SciPy 2026

Funding Scientific Open Source in the Age of AI: New Challenges and Opportunities
2026-07-16 , Thomas Swain Room

Open source software has fueled every major scientific discovery of the last two decades. Yet as scientific practice races toward agentic workflows, no-code interfaces, and AI-driven hypothesis testing, the open source infrastructure (and the maintainer communities who keep it alive) remain systemically underfunded and not yet designed for AI-native use.


Many foundational tools were built for human-in-the-loop workflows and need modernization to support AI applications or data-intensive model training workflows. At the same time, LLMs and agentic frameworks are increasingly becoming the frontend through which scientists access core capabilities provided by open source libraries, forcing many communities to adapt to use cases that were never part of their original roadmap. AI has also dramatically impacted software engineering practices and the ability for open source projects to vet and incorporate community contributions.

In May 2026, we launched the Open Source for Science Fund, a new multi-donor initiative designed with the precise goal of sustaining and evolving the open source stack that underpins science in the AI era. The Fund builds on six years of funding through the Chan Zuckerberg Initiative's Essential Open Source Software for Science (EOSS) program, which deployed $58M in funding and supported a significant number of software projects in the scientific Python ecosystem.

* Work instructions:
1 > Rewrite the stretch of the session abstract from "Open source software has" through "for AI-native use.", changing "maintainer communities" to "developer communities".
2 > According to the session abstract, how much funding did the Essential Open Source Software for Science program deploy?
3 > Pick up the session abstract after its last sentence and continue writing it.
The listing after the session abstract is not needed for anything asked here.

Scene geometry reasoning data:
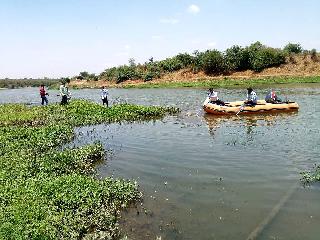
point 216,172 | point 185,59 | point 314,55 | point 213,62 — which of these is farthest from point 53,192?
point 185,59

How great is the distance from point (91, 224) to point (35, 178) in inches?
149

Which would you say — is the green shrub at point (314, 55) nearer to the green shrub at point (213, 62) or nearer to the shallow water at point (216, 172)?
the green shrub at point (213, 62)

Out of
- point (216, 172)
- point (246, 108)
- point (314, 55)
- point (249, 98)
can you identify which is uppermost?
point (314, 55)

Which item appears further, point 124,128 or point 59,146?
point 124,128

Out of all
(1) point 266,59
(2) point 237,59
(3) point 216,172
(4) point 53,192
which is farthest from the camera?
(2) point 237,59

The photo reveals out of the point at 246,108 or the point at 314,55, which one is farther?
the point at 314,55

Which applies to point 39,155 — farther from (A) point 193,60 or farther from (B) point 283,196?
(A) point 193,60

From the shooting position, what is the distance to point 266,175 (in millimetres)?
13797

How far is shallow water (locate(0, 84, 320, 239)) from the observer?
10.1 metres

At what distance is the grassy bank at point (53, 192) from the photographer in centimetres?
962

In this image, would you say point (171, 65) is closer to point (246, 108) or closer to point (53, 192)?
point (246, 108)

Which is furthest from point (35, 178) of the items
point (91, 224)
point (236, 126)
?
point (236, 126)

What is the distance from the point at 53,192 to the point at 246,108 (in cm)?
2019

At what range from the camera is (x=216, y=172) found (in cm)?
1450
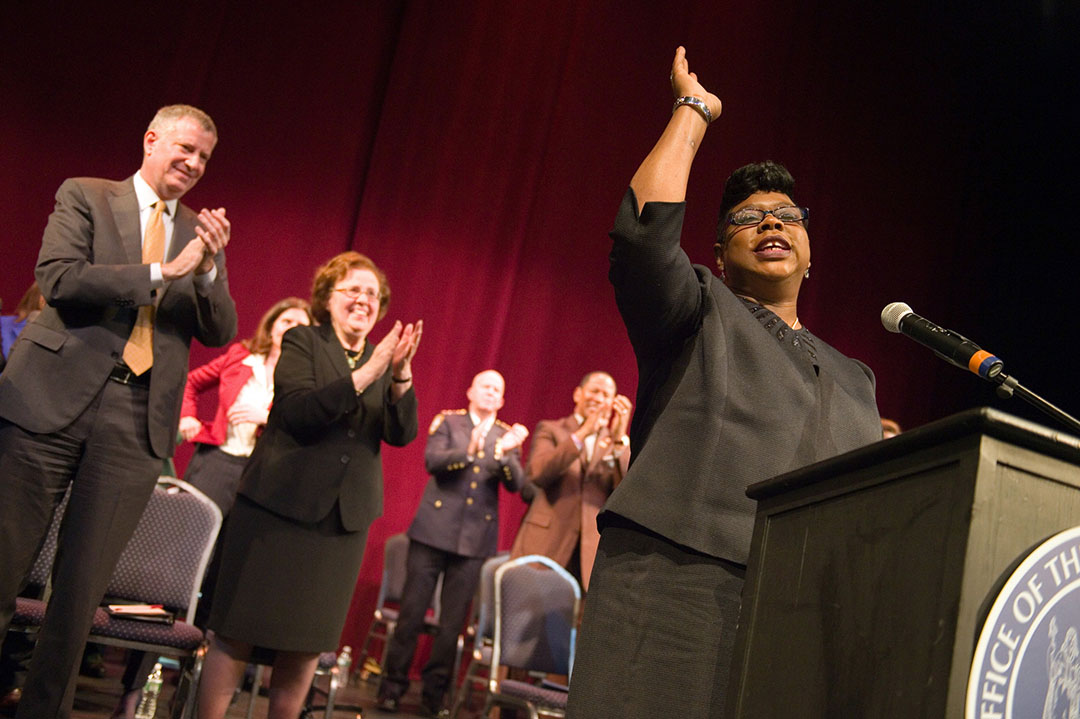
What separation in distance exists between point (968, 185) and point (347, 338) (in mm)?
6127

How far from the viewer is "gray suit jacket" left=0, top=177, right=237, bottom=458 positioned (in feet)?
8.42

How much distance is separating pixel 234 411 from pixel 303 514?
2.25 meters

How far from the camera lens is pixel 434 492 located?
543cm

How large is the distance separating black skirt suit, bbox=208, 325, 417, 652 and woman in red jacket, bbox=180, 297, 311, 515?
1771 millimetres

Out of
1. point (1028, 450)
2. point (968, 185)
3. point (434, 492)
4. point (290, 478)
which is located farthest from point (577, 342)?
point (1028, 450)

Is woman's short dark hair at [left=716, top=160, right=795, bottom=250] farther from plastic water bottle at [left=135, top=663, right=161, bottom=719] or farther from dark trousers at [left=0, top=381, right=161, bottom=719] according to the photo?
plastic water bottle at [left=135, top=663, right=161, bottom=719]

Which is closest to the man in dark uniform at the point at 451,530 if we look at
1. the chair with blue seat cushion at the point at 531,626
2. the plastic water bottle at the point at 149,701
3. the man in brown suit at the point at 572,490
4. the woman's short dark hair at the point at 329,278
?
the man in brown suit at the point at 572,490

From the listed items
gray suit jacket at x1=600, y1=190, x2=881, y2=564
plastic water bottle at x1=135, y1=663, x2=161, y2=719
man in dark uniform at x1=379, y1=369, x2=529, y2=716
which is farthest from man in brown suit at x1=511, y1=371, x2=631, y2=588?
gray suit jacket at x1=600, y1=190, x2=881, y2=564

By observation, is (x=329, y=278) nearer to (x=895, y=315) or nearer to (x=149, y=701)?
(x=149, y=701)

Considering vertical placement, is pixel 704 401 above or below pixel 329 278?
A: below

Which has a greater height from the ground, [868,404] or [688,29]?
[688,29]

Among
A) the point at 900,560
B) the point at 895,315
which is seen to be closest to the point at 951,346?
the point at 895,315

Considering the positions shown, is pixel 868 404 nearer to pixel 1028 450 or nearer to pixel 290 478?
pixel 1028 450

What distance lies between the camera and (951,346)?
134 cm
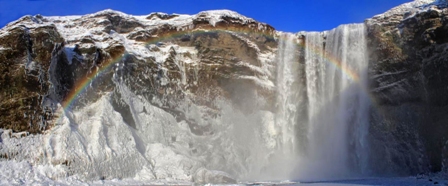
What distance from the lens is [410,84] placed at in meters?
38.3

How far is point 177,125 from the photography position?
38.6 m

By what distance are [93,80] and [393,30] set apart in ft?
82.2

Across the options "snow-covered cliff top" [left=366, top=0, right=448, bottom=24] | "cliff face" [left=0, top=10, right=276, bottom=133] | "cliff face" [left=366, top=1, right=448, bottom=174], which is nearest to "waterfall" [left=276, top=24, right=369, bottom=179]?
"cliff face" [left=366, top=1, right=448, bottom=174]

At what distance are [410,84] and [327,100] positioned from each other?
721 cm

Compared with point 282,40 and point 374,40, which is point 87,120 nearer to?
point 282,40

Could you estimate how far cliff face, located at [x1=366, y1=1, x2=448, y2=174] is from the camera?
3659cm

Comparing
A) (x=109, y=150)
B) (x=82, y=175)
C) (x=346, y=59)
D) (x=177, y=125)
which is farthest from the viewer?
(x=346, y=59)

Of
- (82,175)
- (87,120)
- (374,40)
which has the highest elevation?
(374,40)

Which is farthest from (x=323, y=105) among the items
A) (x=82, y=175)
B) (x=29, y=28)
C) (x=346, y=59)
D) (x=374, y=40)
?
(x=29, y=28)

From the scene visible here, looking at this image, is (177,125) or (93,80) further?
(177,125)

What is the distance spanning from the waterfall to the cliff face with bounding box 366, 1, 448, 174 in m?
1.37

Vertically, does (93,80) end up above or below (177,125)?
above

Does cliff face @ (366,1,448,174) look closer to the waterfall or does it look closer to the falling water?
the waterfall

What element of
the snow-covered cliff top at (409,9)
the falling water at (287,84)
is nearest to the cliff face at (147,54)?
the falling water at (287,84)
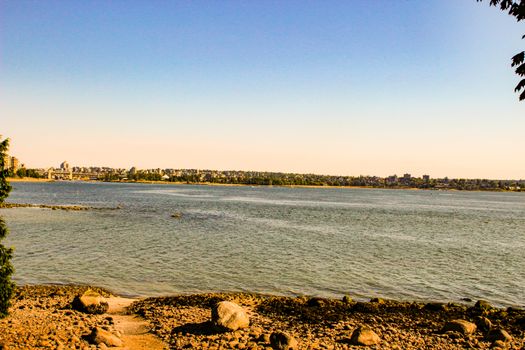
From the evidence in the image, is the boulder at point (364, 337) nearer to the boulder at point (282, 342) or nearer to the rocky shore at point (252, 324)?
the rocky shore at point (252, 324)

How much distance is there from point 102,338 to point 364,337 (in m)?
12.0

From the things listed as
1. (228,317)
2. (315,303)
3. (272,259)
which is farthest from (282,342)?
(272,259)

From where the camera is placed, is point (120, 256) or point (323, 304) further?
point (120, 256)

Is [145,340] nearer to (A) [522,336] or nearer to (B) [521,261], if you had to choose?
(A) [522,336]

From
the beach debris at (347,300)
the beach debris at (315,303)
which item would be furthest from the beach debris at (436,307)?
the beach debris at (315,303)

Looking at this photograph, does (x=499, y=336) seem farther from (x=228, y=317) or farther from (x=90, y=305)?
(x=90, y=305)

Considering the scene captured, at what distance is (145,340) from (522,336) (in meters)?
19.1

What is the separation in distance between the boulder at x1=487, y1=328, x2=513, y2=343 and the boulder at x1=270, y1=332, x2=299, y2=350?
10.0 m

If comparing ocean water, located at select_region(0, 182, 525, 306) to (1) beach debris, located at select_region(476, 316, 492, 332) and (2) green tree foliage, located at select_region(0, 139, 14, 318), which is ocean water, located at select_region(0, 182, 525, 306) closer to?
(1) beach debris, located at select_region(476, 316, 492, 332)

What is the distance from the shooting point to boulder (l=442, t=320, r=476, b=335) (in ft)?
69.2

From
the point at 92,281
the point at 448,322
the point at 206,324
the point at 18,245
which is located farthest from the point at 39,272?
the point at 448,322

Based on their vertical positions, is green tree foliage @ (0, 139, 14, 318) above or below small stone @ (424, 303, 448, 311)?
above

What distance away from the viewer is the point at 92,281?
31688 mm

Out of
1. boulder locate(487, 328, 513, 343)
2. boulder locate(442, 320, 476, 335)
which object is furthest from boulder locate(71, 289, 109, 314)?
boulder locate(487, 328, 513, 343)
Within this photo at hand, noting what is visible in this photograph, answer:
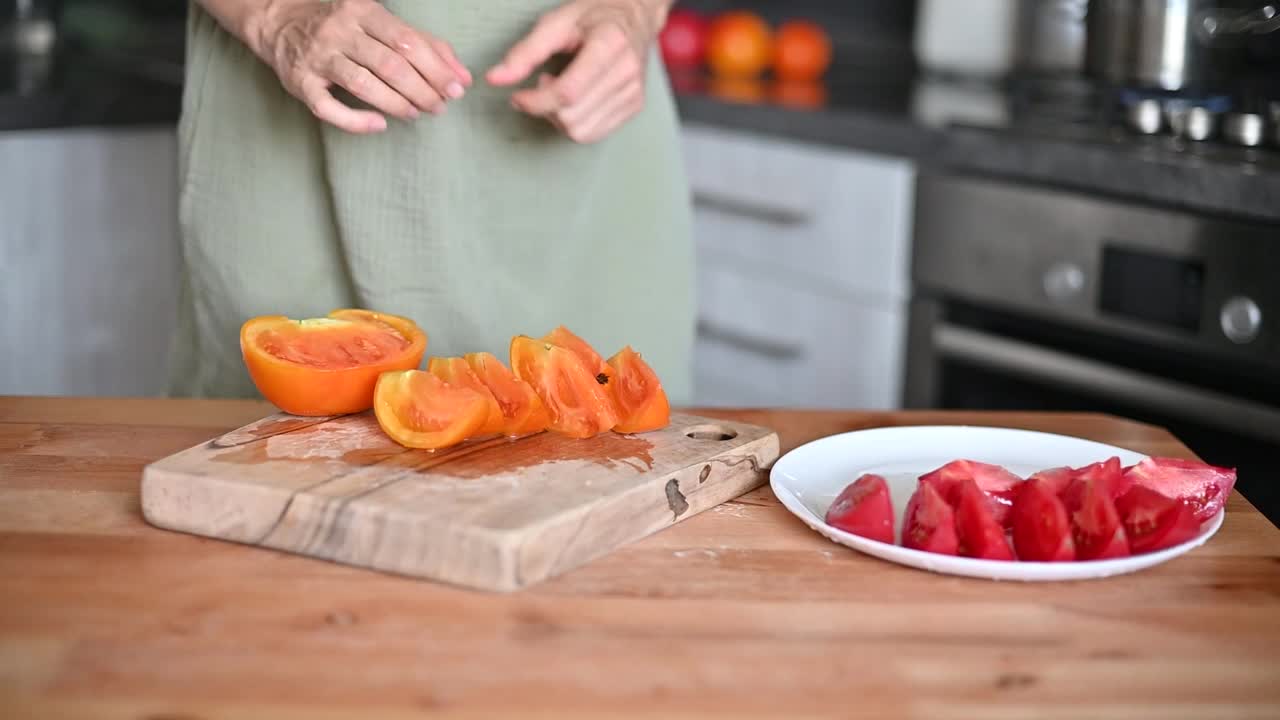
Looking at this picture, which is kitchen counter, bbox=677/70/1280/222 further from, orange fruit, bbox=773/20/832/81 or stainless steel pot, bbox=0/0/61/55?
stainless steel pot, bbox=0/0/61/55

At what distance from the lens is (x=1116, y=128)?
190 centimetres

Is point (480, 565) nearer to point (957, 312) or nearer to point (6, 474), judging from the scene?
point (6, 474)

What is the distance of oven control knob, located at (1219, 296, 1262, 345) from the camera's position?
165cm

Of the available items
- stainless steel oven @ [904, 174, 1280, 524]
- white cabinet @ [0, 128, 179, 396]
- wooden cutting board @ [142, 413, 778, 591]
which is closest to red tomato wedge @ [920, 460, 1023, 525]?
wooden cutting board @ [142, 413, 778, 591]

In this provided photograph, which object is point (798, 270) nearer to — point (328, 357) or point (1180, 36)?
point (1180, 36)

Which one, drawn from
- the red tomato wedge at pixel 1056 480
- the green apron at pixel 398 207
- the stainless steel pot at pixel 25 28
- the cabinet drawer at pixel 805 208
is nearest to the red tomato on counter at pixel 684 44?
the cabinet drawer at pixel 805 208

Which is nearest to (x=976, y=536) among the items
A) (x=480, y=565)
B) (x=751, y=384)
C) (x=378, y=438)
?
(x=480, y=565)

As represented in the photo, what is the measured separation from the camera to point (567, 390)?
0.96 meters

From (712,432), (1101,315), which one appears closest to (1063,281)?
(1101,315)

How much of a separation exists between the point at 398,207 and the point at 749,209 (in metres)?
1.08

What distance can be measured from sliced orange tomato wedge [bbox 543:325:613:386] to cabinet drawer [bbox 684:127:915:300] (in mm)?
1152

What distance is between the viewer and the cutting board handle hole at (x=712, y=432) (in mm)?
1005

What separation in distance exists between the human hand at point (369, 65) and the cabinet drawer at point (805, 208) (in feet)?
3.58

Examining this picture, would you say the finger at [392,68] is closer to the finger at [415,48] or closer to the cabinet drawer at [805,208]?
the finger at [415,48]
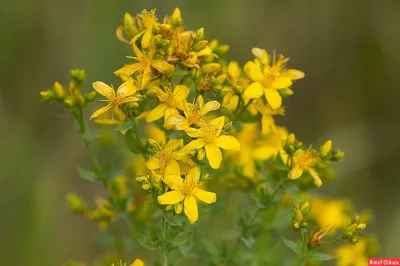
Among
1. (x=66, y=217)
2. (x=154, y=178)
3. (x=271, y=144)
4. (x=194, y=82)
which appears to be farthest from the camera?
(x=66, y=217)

* Per-task outputs:
1 >
Open source software has fueled every major scientific discovery of the last two decades. Yet as scientific practice races toward agentic workflows, no-code interfaces, and AI-driven hypothesis testing, the open source infrastructure (and the developer communities who keep it alive) remain systemically underfunded and not yet designed for AI-native use.

2 > $58M

3 >
With this BoF, we want to share early insights from the launch of the Fund and engage the SciPy community in identifying opportunities to design funding programs tailored to the evolving needs of scientists and the maintainer communities that support them"

Dario is the founder and director of the Open Source for Science Fund, a multi-donor fund by Renaissance Philanthropy launched in 2026 aiming to sustain and evolve the open source stack that powers scientific discovery. He previously led a portfolio of philanthropic investments in open science and open source at the Chan Zuckerberg Initiative, including the Essential Open Source Software for Science (EOSS) program, which supported for six years multiple libraries and communities in the scientific python ecosystem.